Full list of commands for the 2020 Assembly of 221 S. aureus isolates from the DFU100 cohort (after removal of non-S. aureus isolates), as sequenced on the Illumina HiSeq in late 2019, and the subsequent coverage & gene content analyses on these assembled genomes / selection of a subset of these isolates to perform Oxford nanopore long read sequencing on. Some 'assembly' portions of this README are shared with that of EAGenomeAssembly. Steps 1-4 were performed on the 223 (presumed*) S. aureus isolates at the same time as they were performed on some other submitted isolates.

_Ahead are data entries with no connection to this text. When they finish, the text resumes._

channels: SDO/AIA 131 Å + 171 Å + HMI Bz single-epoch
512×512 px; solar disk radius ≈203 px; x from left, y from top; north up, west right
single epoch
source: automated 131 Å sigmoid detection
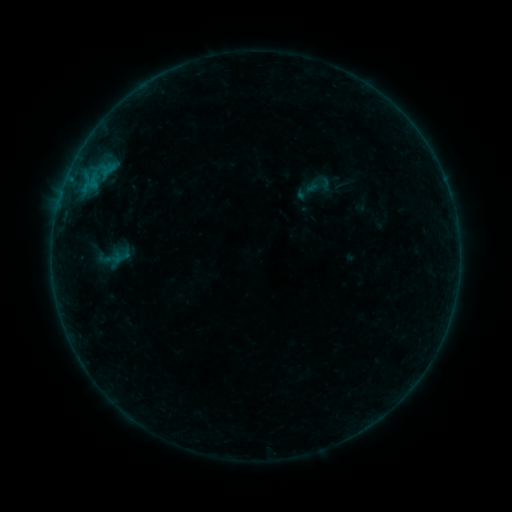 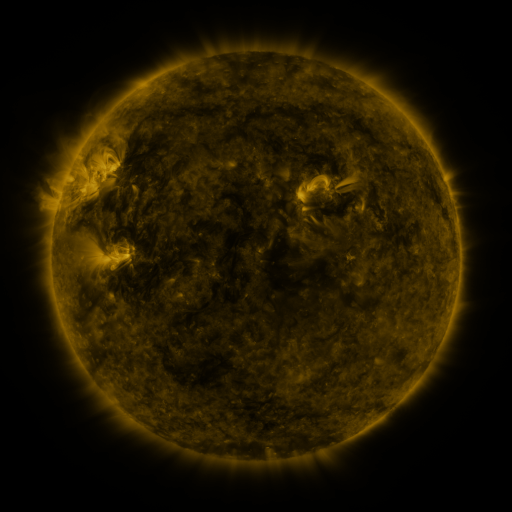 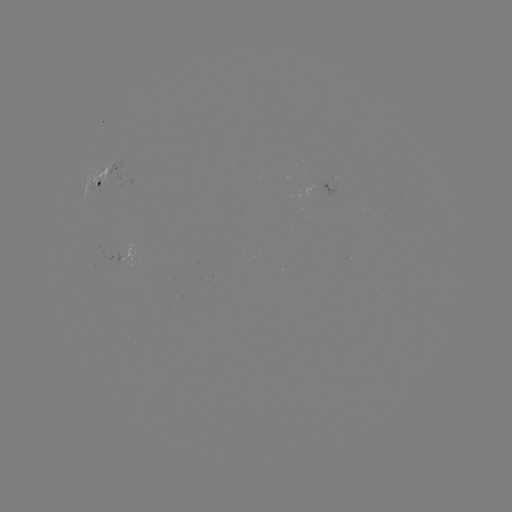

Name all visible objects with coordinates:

* One of the 223 DFU genomes turned out to be S. xylosis, and another turned out to be S. simulans
Conda environment configuration files for this project are located here
- EAGenomeEnv
- BlastEnv
- BowtieEnv
- QuastEnv
- R_envir
- TreeEnv
- TrimmingEnvironment
- updated_annotation_env
Here, we run FastQC on the raw, demultiplexed reads to assess the quality of the reads prior to trimming adapters or trimming for length. Outputs quality report
Shell script runs FastQC in paired end mode with default settings from EAGenomeEnv.
Here, we run TrimGalore to remove adapter sequences from the raw illumina reads and trim noisy ends observed in the fastqc step. Make_TrimGalore_shells.py builds shell scripts which contain commands to run TrimGalore TrimmingEnvironment in paired-end mode, set to stringency of 10, with length cutoff of 70bp, and set to clip 10bp off of the 5' end of each read. These shells also make use of the --nextera flag to specifically remove the nextera transposase sequence. Outputs trimmed reads
From TrimmingEnvironment , make shell scripts.

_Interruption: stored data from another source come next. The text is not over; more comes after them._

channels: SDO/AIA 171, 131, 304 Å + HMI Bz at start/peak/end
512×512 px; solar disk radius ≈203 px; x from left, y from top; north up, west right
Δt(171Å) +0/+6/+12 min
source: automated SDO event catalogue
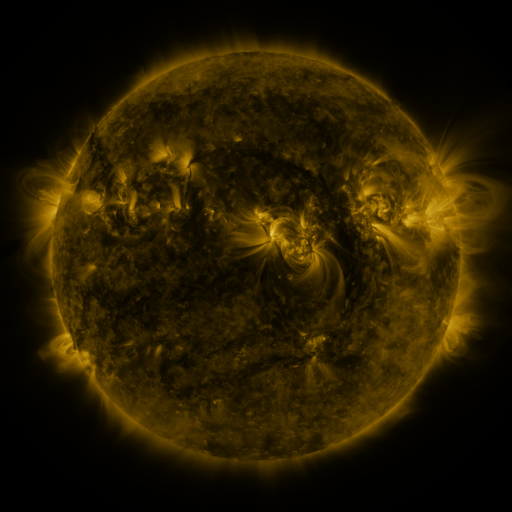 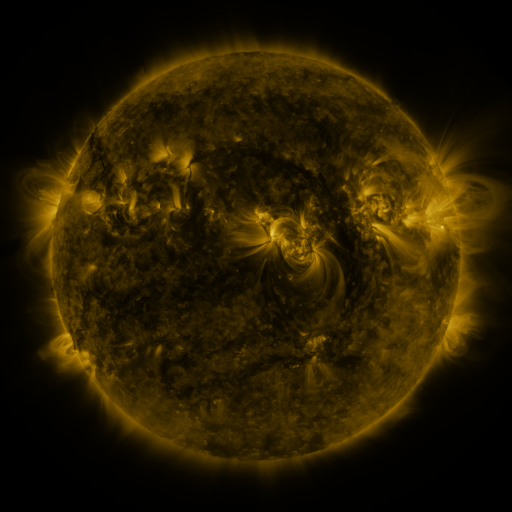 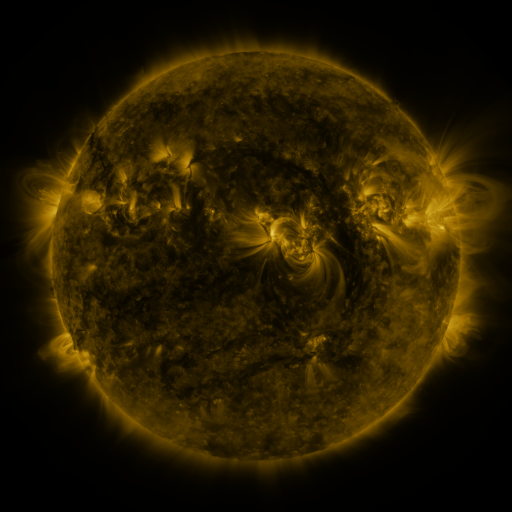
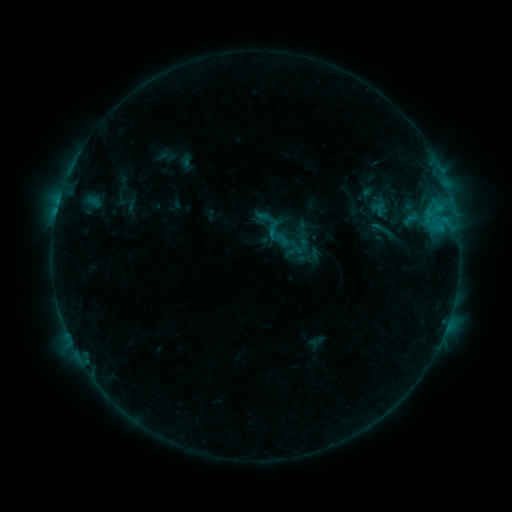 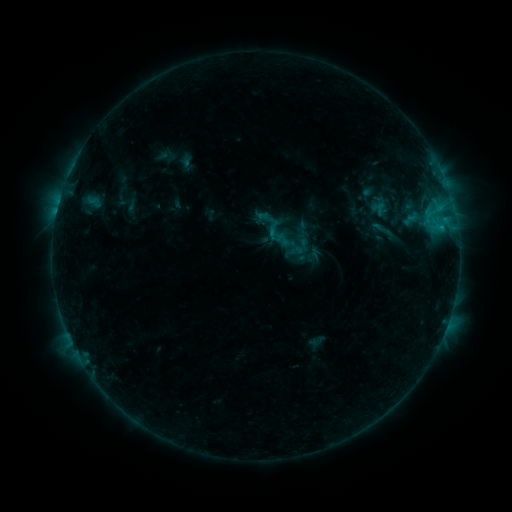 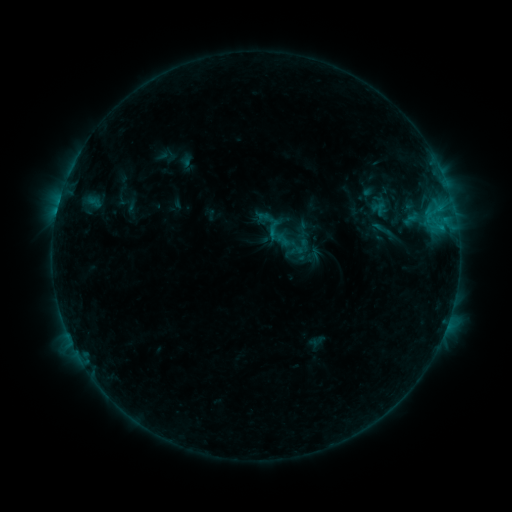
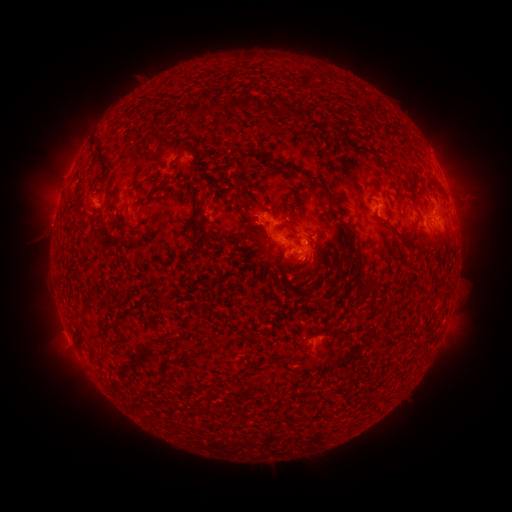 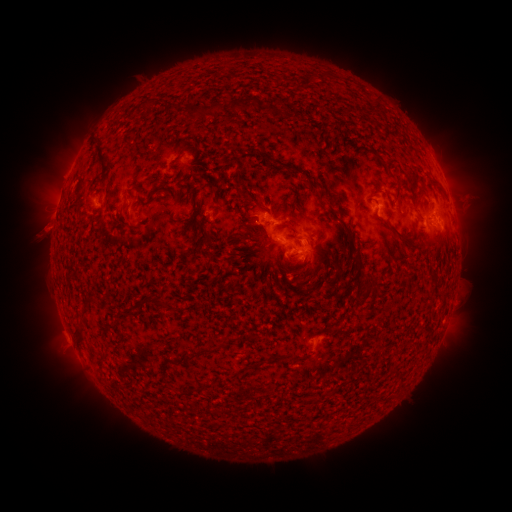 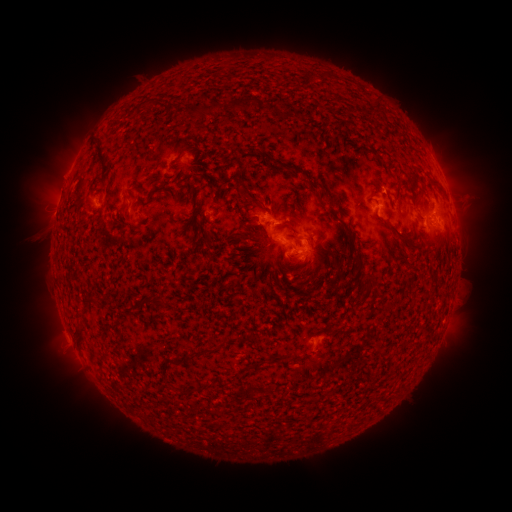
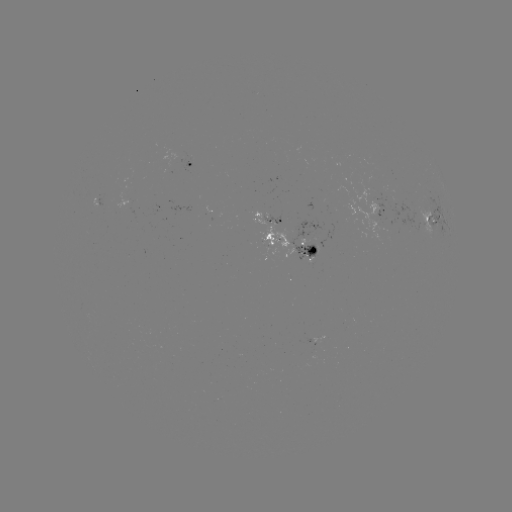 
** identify eruption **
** (44, 229) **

OutPutShells="/home/acampbe//EAGenomeAssembly/TrimGaloreShells"
OutPutTrimGalore="/project/grice/storage/HiSeq/WGS/HiSeq_19/TrimmedFastqs_TrimGalore"
CondaPath="/home/acampbe/software/miniconda3/bin/activate"python3 Make_TrimGalore_shells.py --inputdirname $InputDirectory --outputdirshells $OutPutShells --outputdir_trimgalore $OutPutTrimGalore --conda_activatepath $CondaPath --nshells 10
The following shell scripts run TrimGalore on each isolate:
Run_TrimGalore_0.sh Run_TrimGalore_1.sh
Run_TrimGalore_2.sh
Run_TrimGalore_3.sh
Run_TrimGalore_4.sh
Run_TrimGalore_5.sh
Run_TrimGalore_6.sh
Run_TrimGalore_7.sh
Run_TrimGalore_8.sh
Run_TrimGalore_9.sh
After running the trimming shells, show that TrimGalore actually improved the quality of our reads for input into the assembly step by running FastQC again. Outputs updated quality report
Run SPAdes using Unicycler's wrapper for it on the illumina short reads only. Outputs assembled contigs
A python script generates 20 shellscripts which, from EAGenomeEnv, calls unicycler on the paired-end short reads with default settings (running SPAdes on a range of k-mers)

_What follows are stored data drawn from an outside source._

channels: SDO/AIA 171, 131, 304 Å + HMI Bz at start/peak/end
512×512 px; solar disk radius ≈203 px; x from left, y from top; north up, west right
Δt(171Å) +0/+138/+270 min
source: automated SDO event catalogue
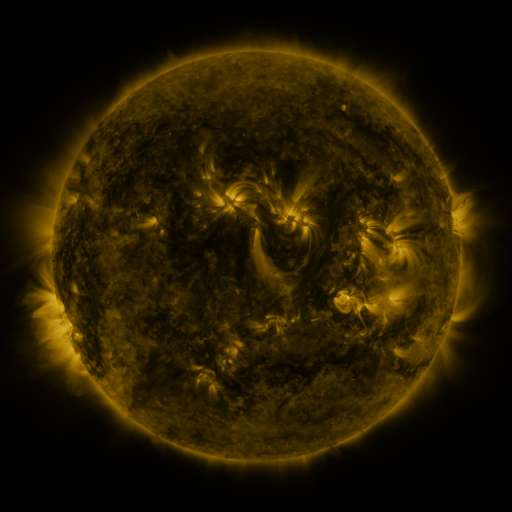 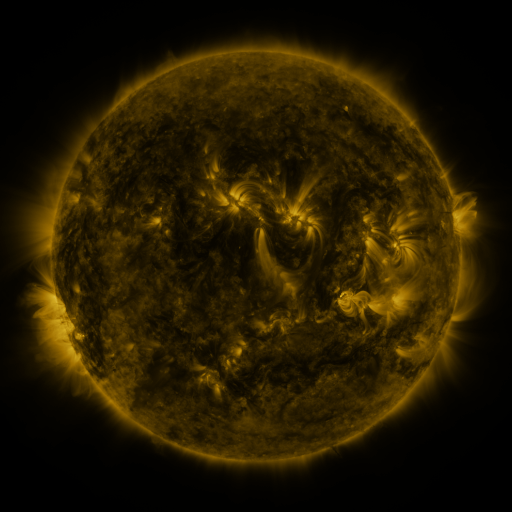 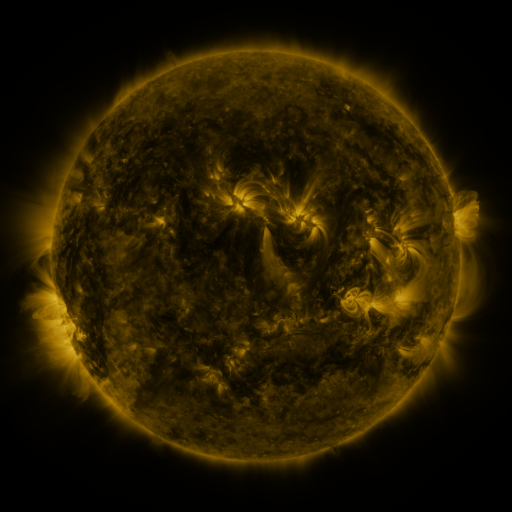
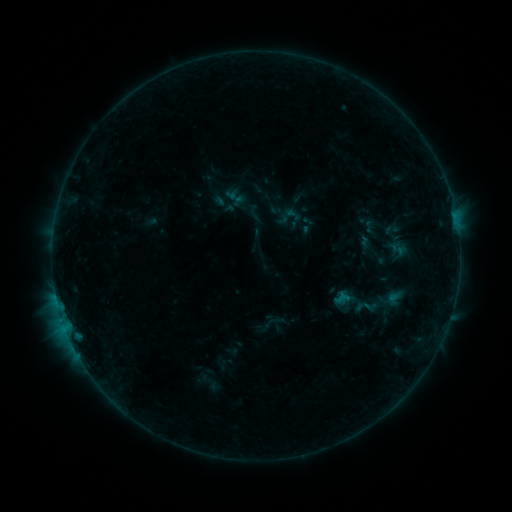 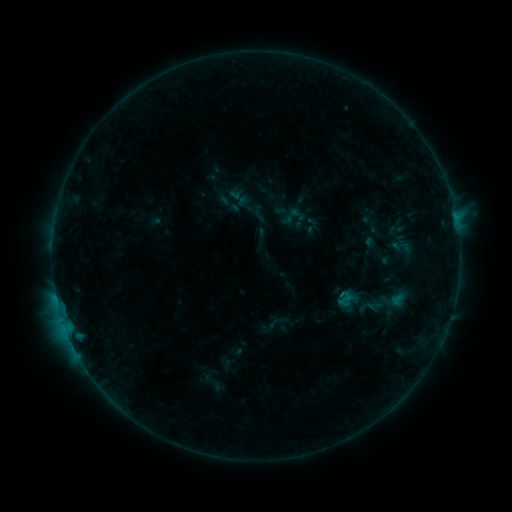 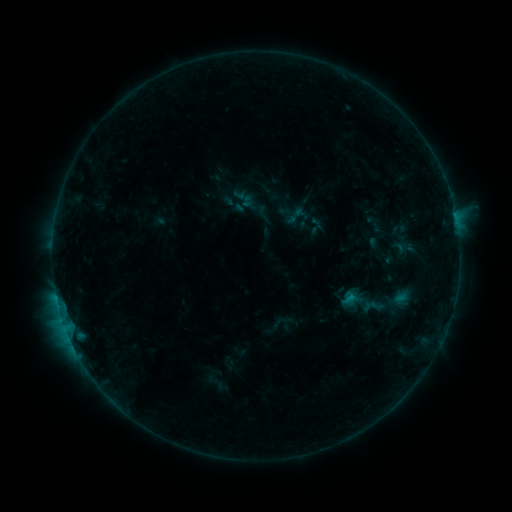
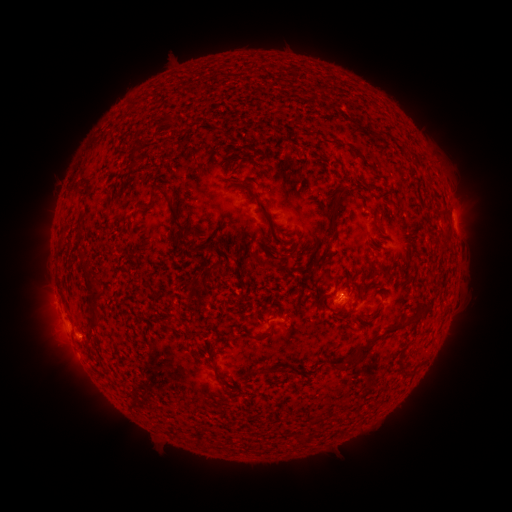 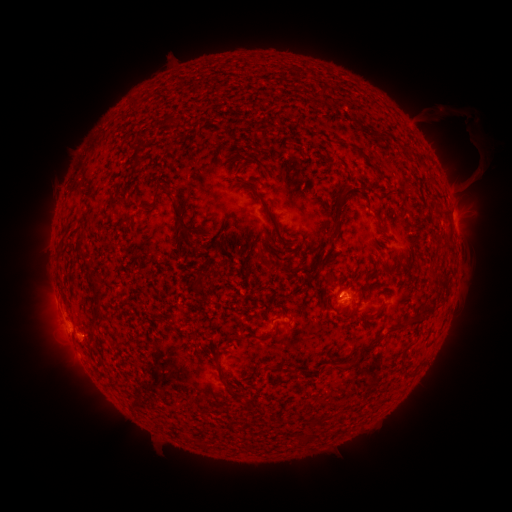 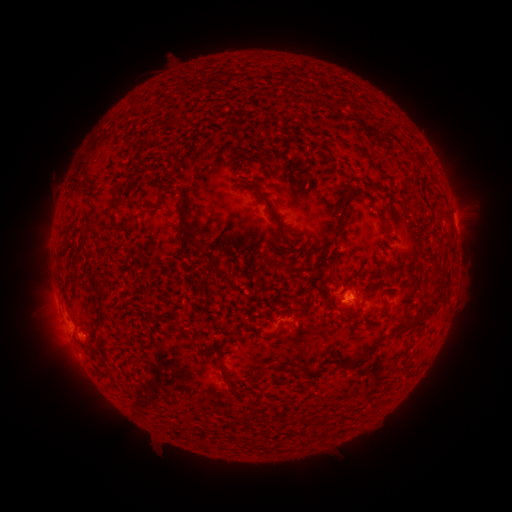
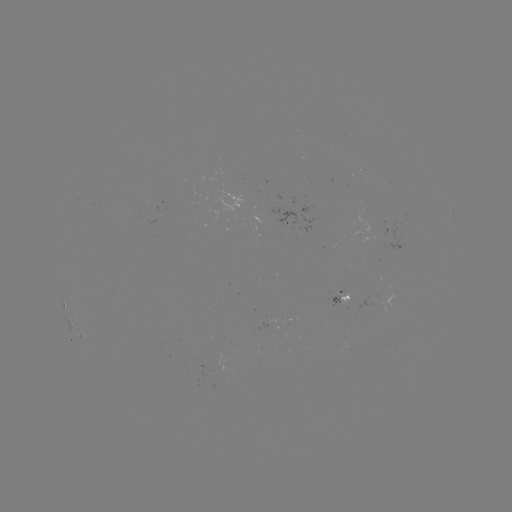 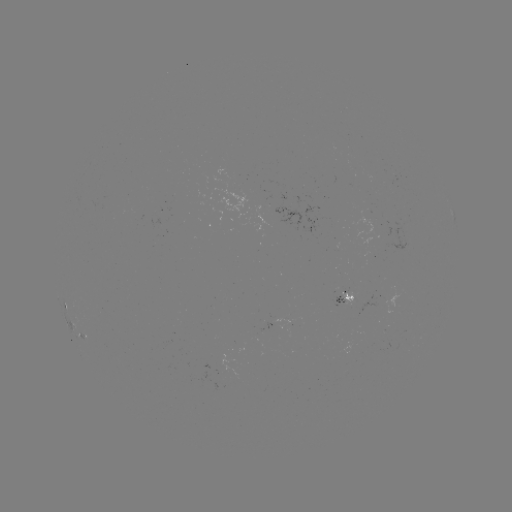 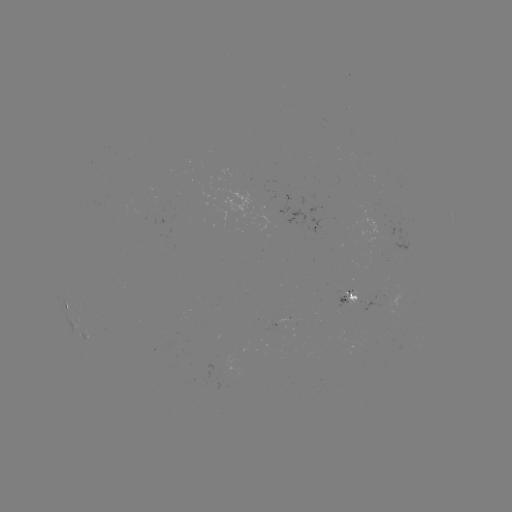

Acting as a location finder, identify filament eruption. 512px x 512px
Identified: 457,129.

python3 Make_UnicyclerIlluminaShells.py --inputdirname /project/grice/storage/HiSeq/WGS/HiSeq_19/TrimmedFastqs_TrimGalore --outputdirshells UnicyclerIlluminaShells --outputdir_unicycler /project/grice/storage/HiSeq/WGS/HiSeq_19/UnicyclerAssemble --conda_activatepath /home/acampbe/software/miniconda3/bin/activate --nshells 20
For 1...20, run
Run_UnicyclerSpades_<_>.sh
5. Align trimmed reads directly to the SPAdes assembly for each isolate to evaluate coverage and depth.
Using BowtieEnv, the following shell scripts perform a Bowtie2 alignment of the trimmed reads to the SPAdes-generated assemblies from step 4, then use samtools to extract depth-by-contig information from these alignments.
Outputs bowtie alignments of trimmed reads against each isolate, depth, length for each contig in each isolate (DFU_Covg_stats.tsv)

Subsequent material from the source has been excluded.